Data extract: Begin

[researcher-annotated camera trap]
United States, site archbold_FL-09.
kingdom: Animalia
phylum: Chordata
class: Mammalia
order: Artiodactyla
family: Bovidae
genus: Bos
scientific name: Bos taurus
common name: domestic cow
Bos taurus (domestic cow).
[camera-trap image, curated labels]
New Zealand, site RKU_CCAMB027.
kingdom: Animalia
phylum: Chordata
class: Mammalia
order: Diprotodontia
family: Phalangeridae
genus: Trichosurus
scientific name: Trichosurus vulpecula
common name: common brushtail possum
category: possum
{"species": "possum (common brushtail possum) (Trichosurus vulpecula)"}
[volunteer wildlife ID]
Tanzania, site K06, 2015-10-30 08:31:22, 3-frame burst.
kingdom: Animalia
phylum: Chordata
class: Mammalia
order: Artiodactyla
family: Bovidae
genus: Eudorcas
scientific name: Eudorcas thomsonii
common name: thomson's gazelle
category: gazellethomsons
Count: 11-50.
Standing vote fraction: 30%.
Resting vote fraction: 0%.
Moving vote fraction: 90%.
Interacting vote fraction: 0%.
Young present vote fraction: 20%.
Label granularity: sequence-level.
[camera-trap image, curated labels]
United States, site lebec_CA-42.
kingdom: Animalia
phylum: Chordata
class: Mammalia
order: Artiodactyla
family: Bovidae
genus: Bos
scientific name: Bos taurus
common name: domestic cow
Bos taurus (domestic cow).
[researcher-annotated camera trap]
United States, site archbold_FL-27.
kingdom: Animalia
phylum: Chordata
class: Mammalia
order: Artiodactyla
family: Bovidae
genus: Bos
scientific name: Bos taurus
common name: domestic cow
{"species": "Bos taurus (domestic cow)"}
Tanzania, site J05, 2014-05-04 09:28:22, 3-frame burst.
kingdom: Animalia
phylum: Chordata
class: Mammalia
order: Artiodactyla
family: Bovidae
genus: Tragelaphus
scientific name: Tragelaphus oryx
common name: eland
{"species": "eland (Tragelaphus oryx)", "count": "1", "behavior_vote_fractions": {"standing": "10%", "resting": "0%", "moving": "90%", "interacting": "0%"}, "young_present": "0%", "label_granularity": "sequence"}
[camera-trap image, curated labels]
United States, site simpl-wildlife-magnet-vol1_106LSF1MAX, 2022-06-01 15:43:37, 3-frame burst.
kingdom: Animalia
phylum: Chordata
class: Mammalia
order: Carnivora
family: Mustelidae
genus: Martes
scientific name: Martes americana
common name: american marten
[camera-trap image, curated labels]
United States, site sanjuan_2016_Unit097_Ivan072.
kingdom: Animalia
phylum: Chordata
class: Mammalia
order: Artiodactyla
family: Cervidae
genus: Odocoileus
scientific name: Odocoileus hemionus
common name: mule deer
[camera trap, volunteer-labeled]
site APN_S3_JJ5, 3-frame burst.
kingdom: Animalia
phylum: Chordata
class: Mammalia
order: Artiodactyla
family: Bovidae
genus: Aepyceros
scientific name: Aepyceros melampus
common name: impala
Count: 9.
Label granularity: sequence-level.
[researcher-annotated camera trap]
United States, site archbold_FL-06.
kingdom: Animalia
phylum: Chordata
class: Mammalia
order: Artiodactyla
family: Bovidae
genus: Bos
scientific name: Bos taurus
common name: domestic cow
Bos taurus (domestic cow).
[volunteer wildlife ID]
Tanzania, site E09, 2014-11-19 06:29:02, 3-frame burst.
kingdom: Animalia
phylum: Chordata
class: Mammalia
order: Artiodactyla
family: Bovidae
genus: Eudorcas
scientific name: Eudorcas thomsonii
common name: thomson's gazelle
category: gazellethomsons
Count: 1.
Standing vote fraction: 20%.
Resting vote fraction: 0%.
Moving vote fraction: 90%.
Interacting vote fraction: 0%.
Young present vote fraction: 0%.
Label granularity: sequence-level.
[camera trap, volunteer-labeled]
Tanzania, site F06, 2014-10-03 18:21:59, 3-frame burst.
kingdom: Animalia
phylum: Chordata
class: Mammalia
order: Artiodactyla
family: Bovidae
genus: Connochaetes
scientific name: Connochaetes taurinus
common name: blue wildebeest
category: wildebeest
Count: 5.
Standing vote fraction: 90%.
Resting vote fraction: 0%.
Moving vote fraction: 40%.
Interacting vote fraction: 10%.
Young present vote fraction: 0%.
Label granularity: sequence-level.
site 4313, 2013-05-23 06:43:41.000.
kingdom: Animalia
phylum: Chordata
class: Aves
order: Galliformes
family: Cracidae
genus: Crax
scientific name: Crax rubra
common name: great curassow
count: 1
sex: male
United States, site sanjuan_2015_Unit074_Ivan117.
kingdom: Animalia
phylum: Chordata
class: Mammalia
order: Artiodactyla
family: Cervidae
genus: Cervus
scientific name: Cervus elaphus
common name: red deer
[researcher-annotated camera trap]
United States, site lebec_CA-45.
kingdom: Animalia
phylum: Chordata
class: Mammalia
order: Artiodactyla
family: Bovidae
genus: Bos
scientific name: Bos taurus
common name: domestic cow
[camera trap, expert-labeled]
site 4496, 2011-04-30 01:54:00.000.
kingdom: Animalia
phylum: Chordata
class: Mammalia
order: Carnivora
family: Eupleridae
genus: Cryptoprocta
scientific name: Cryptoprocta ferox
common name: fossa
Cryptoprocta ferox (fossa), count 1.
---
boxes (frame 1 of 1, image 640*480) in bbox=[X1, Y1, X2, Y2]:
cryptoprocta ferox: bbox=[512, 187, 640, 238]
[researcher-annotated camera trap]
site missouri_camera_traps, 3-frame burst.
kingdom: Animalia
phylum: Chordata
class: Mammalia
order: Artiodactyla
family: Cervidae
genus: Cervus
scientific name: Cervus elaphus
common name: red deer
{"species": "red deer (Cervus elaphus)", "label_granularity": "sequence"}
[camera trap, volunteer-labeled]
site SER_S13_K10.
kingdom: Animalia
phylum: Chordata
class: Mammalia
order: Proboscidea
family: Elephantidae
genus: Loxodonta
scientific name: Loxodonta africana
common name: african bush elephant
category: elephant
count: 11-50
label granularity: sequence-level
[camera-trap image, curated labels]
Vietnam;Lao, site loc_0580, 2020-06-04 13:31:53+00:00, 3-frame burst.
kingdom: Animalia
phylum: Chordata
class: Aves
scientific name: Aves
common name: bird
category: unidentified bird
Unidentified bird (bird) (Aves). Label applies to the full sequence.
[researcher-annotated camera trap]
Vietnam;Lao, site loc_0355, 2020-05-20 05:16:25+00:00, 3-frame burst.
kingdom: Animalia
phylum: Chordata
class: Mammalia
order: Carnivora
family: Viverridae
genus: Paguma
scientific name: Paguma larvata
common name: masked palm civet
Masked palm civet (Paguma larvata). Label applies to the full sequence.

Data extract: End

Would you please write the entries out again in full, exactly as given?

[researcher-annotated camera trap]
United States, site archbold_FL-09.
kingdom: Animalia
phylum: Chordata
class: Mammalia
order: Artiodactyla
family: Bovidae
genus: Bos
scientific name: Bos taurus
common name: domestic cow
Bos taurus (domestic cow).
[camera-trap image, curated labels]
New Zealand, site RKU_CCAMB027.
kingdom: Animalia
phylum: Chordata
class: Mammalia
order: Diprotodontia
family: Phalangeridae
genus: Trichosurus
scientific name: Trichosurus vulpecula
common name: common brushtail possum
category: possum
{"species": "possum (common brushtail possum) (Trichosurus vulpecula)"}
[volunteer wildlife ID]
Tanzania, site K06, 2015-10-30 08:31:22, 3-frame burst.
kingdom: Animalia
phylum: Chordata
class: Mammalia
order: Artiodactyla
family: Bovidae
genus: Eudorcas
scientific name: Eudorcas thomsonii
common name: thomson's gazelle
category: gazellethomsons
Count: 11-50.
Standing vote fraction: 30%.
Resting vote fraction: 0%.
Moving vote fraction: 90%.
Interacting vote fraction: 0%.
Young present vote fraction: 20%.
Label granularity: sequence-level.
[camera-trap image, curated labels]
United States, site lebec_CA-42.
kingdom: Animalia
phylum: Chordata
class: Mammalia
order: Artiodactyla
family: Bovidae
genus: Bos
scientific name: Bos taurus
common name: domestic cow
Bos taurus (domestic cow).
[researcher-annotated camera trap]
United States, site archbold_FL-27.
kingdom: Animalia
phylum: Chordata
class: Mammalia
order: Artiodactyla
family: Bovidae
genus: Bos
scientific name: Bos taurus
common name: domestic cow
{"species": "Bos taurus (domestic cow)"}
Tanzania, site J05, 2014-05-04 09:28:22, 3-frame burst.
kingdom: Animalia
phylum: Chordata
class: Mammalia
order: Artiodactyla
family: Bovidae
genus: Tragelaphus
scientific name: Tragelaphus oryx
common name: eland
{"species": "eland (Tragelaphus oryx)", "count": "1", "behavior_vote_fractions": {"standing": "10%", "resting": "0%", "moving": "90%", "interacting": "0%"}, "young_present": "0%", "label_granularity": "sequence"}
[camera-trap image, curated labels]
United States, site simpl-wildlife-magnet-vol1_106LSF1MAX, 2022-06-01 15:43:37, 3-frame burst.
kingdom: Animalia
phylum: Chordata
class: Mammalia
order: Carnivora
family: Mustelidae
genus: Martes
scientific name: Martes americana
common name: american marten
[camera-trap image, curated labels]
United States, site sanjuan_2016_Unit097_Ivan072.
kingdom: Animalia
phylum: Chordata
class: Mammalia
order: Artiodactyla
family: Cervidae
genus: Odocoileus
scientific name: Odocoileus hemionus
common name: mule deer
[camera trap, volunteer-labeled]
site APN_S3_JJ5, 3-frame burst.
kingdom: Animalia
phylum: Chordata
class: Mammalia
order: Artiodactyla
family: Bovidae
genus: Aepyceros
scientific name: Aepyceros melampus
common name: impala
Count: 9.
Label granularity: sequence-level.
[researcher-annotated camera trap]
United States, site archbold_FL-06.
kingdom: Animalia
phylum: Chordata
class: Mammalia
order: Artiodactyla
family: Bovidae
genus: Bos
scientific name: Bos taurus
common name: domestic cow
Bos taurus (domestic cow).
[volunteer wildlife ID]
Tanzania, site E09, 2014-11-19 06:29:02, 3-frame burst.
kingdom: Animalia
phylum: Chordata
class: Mammalia
order: Artiodactyla
family: Bovidae
genus: Eudorcas
scientific name: Eudorcas thomsonii
common name: thomson's gazelle
category: gazellethomsons
Count: 1.
Standing vote fraction: 20%.
Resting vote fraction: 0%.
Moving vote fraction: 90%.
Interacting vote fraction: 0%.
Young present vote fraction: 0%.
Label granularity: sequence-level.
[camera trap, volunteer-labeled]
Tanzania, site F06, 2014-10-03 18:21:59, 3-frame burst.
kingdom: Animalia
phylum: Chordata
class: Mammalia
order: Artiodactyla
family: Bovidae
genus: Connochaetes
scientific name: Connochaetes taurinus
common name: blue wildebeest
category: wildebeest
Count: 5.
Standing vote fraction: 90%.
Resting vote fraction: 0%.
Moving vote fraction: 40%.
Interacting vote fraction: 10%.
Young present vote fraction: 0%.
Label granularity: sequence-level.
site 4313, 2013-05-23 06:43:41.000.
kingdom: Animalia
phylum: Chordata
class: Aves
order: Galliformes
family: Cracidae
genus: Crax
scientific name: Crax rubra
common name: great curassow
count: 1
sex: male
United States, site sanjuan_2015_Unit074_Ivan117.
kingdom: Animalia
phylum: Chordata
class: Mammalia
order: Artiodactyla
family: Cervidae
genus: Cervus
scientific name: Cervus elaphus
common name: red deer
[researcher-annotated camera trap]
United States, site lebec_CA-45.
kingdom: Animalia
phylum: Chordata
class: Mammalia
order: Artiodactyla
family: Bovidae
genus: Bos
scientific name: Bos taurus
common name: domestic cow
[camera trap, expert-labeled]
site 4496, 2011-04-30 01:54:00.000.
kingdom: Animalia
phylum: Chordata
class: Mammalia
order: Carnivora
family: Eupleridae
genus: Cryptoprocta
scientific name: Cryptoprocta ferox
common name: fossa
Cryptoprocta ferox (fossa), count 1.
---
boxes (frame 1 of 1, image 640*480) in bbox=[X1, Y1, X2, Y2]:
cryptoprocta ferox: bbox=[512, 187, 640, 238]
[researcher-annotated camera trap]
site missouri_camera_traps, 3-frame burst.
kingdom: Animalia
phylum: Chordata
class: Mammalia
order: Artiodactyla
family: Cervidae
genus: Cervus
scientific name: Cervus elaphus
common name: red deer
{"species": "red deer (Cervus elaphus)", "label_granularity": "sequence"}
[camera trap, volunteer-labeled]
site SER_S13_K10.
kingdom: Animalia
phylum: Chordata
class: Mammalia
order: Proboscidea
family: Elephantidae
genus: Loxodonta
scientific name: Loxodonta africana
common name: african bush elephant
category: elephant
count: 11-50
label granularity: sequence-level
[camera-trap image, curated labels]
Vietnam;Lao, site loc_0580, 2020-06-04 13:31:53+00:00, 3-frame burst.
kingdom: Animalia
phylum: Chordata
class: Aves
scientific name: Aves
common name: bird
category: unidentified bird
Unidentified bird (bird) (Aves). Label applies to the full sequence.
[researcher-annotated camera trap]
Vietnam;Lao, site loc_0355, 2020-05-20 05:16:25+00:00, 3-frame burst.
kingdom: Animalia
phylum: Chordata
class: Mammalia
order: Carnivora
family: Viverridae
genus: Paguma
scientific name: Paguma larvata
common name: masked palm civet
Masked palm civet (Paguma larvata). Label applies to the full sequence.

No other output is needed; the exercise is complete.